**Short problem a**
Pick out each line of the records that contains the word "image" and copy those lines unchanged.

**Document text**
........

SWAC co-champion

NCAA Division I-AA First Round, L 7–10 at Arkansas State
- Conference: Southwestern Athletic Conference
- Record: 9–3 (6–1 SWAC)
- Head coach: Eddie Robinson (43rd season);
- Home stadium: Eddie G. Robinson Memorial Stadium

= 1985 Grambling State Tigers football team =

American college football season

The 1985 Grambling State Tigers football team represented Grambling State University as a member of the Southwestern Athletic Conference (SWAC) during the 1985 NCAA Division I-AA football season. Led by 43rd-year head coach Eddie Robinson, the Tigers compiled an overall record of 9–3 and a mark of 6–1 in conference play, and finished as SWAC co-champion. Grambling State advanced to the NCAA Division I-AA Football Championship playoffs, where they were defeated by Arkansas State in the first round.

The Tigers' 27–7 victory over Prairie View A&M was the 324th all-time victory for Robinson, and placed him ahead of Bear Bryant for the most career victories for a college football coach.

........

**Short problem b**
Translate this sentence from the article on the 1985 Grambling State football team into French: "The Tigers' 27–7 victory over Prairie View A&M was the 324th all-time victory for Robinson, and placed him ahead of Bear Bryant for the most career victories for a college football coach."

**Supplied material**

........

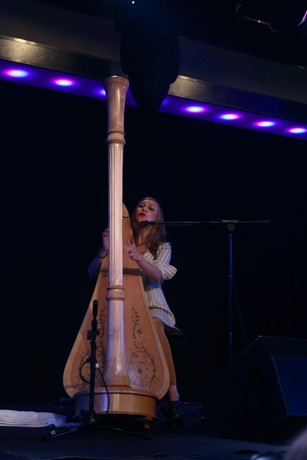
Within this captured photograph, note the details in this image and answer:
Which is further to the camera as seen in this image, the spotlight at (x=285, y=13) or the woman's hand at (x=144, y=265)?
the spotlight at (x=285, y=13)

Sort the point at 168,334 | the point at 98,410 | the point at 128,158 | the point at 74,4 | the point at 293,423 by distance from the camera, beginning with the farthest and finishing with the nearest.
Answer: the point at 128,158 → the point at 74,4 → the point at 168,334 → the point at 98,410 → the point at 293,423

........

**Exercise answer a**
Within this captured photograph, note the details in this image and answer:
Which is further to the camera as seen in this image, the spotlight at (x=285, y=13) or the woman's hand at (x=144, y=265)?

**Exercise answer b**
La victoire 27–7 des Tigers contre Prairie View A&M a été la 324e victoire de Robinson en carrière, et l'a placé devant Bear Bryant pour le plus grand nombre de victoires en carrière d'un entraîneur de football universitaire.